# Study text
--- START ---
= Claire Lamont =

British academic (1942–2023)

Claire Lamont (29 January 1942 – 9 April 2023) was a British academic who was Emeritus Professor of English literature at Newcastle University and a specialist in the oeuvres of Jane Austen and Sir Walter Scott. She was a winner of the British Academy's Rose Mary Crawshay Prize in 1983.

==Life==
Claire Lamont was born in London on 29 January 1942. Her maternal grandfather, Sir Edward Appleton, was the Principal of Edinburgh University (1949-65). She attended Esdaile's (The Ministers' Daughters' College) in Edinburgh, and read English at Edinburgh University. She took up a research role at Leeds University followed by a graduate studentship at St Hilda's College, Oxford, where she researched the literary papers of the Fraser Tytler family from Inverness-shire. She worked at an antiquarian bookseller in London, then became a Junior Research Fellow at Somerville College, Oxford, matriculating in 1969.

In 1971, Lamont joined Newcastle University as a lecturer in English literature.

==Academic work==
Lamont discovered a manuscript by William Collins titled Popular Superstitions Ode in 1967.
--- END ---
(Scraped caption text)
--- START ---
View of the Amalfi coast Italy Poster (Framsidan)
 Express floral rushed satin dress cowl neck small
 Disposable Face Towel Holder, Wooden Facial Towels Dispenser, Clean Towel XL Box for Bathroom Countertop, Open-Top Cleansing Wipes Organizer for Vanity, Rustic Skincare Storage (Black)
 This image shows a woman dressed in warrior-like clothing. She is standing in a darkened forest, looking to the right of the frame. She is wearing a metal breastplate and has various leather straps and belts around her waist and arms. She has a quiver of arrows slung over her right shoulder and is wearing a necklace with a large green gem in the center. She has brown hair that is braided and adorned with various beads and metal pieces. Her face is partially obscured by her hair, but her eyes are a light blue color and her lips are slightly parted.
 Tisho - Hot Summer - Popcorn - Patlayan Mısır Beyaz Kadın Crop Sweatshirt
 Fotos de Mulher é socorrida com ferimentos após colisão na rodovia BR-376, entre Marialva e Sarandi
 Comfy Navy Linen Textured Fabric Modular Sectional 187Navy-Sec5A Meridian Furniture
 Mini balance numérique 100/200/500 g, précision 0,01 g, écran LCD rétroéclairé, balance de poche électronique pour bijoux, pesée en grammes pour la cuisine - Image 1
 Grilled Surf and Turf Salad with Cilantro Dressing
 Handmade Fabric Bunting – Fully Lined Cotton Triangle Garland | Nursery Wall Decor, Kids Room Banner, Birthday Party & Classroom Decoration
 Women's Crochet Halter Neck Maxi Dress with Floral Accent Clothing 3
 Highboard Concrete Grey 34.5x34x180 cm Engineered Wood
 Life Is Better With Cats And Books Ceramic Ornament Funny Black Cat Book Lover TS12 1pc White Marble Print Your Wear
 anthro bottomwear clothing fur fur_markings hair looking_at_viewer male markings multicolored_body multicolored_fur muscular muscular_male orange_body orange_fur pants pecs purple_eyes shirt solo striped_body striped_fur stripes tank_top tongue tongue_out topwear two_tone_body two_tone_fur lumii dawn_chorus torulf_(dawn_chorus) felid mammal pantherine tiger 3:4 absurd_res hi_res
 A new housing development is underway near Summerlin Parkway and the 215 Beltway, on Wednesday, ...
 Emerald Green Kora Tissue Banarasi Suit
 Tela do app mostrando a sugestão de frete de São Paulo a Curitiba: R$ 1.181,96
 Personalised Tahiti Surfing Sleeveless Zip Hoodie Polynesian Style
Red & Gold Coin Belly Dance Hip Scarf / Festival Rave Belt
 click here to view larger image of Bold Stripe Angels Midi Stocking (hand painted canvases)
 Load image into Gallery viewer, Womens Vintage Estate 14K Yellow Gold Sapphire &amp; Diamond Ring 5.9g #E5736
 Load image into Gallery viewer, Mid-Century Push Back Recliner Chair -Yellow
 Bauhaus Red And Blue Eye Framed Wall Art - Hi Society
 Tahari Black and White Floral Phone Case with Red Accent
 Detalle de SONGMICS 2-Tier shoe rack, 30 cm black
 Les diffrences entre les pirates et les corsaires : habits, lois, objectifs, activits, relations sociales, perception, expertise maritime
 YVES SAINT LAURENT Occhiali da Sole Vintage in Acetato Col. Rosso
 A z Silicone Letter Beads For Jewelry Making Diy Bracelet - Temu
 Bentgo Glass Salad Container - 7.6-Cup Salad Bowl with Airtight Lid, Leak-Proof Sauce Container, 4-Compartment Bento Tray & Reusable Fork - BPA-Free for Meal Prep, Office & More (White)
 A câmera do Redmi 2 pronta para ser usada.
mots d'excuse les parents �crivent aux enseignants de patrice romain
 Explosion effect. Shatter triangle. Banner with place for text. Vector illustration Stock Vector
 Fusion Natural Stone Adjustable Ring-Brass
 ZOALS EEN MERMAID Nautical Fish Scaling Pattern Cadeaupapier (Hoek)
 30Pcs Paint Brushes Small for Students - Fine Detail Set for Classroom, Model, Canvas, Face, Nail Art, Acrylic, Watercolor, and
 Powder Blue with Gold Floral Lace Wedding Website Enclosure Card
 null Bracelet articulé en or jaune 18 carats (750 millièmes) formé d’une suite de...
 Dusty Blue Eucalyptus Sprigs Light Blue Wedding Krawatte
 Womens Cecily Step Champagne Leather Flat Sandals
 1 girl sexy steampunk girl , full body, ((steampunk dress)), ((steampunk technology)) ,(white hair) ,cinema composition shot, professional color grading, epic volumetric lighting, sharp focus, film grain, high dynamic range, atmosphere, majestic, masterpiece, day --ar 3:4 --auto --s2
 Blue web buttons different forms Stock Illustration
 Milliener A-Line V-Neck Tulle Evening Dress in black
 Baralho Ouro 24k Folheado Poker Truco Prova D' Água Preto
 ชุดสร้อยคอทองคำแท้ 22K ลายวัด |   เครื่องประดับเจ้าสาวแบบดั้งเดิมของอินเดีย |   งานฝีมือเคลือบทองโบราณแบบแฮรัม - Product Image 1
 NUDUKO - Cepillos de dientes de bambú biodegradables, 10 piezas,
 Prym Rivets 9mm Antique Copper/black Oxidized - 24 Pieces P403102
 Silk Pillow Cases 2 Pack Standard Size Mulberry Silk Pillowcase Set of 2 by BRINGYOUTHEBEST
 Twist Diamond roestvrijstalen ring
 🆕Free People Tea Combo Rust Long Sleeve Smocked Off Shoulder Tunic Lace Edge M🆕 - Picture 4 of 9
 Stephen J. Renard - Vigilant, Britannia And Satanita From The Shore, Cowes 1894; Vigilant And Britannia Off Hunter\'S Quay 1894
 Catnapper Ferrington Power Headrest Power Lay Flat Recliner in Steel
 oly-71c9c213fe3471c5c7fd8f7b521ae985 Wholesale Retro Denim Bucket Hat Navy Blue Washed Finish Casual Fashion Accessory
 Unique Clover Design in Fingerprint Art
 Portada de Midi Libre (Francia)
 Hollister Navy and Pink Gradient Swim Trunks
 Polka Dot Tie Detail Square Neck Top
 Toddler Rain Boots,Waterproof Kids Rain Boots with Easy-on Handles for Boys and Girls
--- END ---
In the piece about Claire Lamont, print the part from "In 1971, Lamont" to "Ode in 1967." word for word. These entries have nothing to do with what comes next.

In 1971, Lamont joined Newcastle University as a lecturer in English literature.

==Academic work==
Lamont discovered a manuscript by William Collins titled Popular Superstitions Ode in 1967.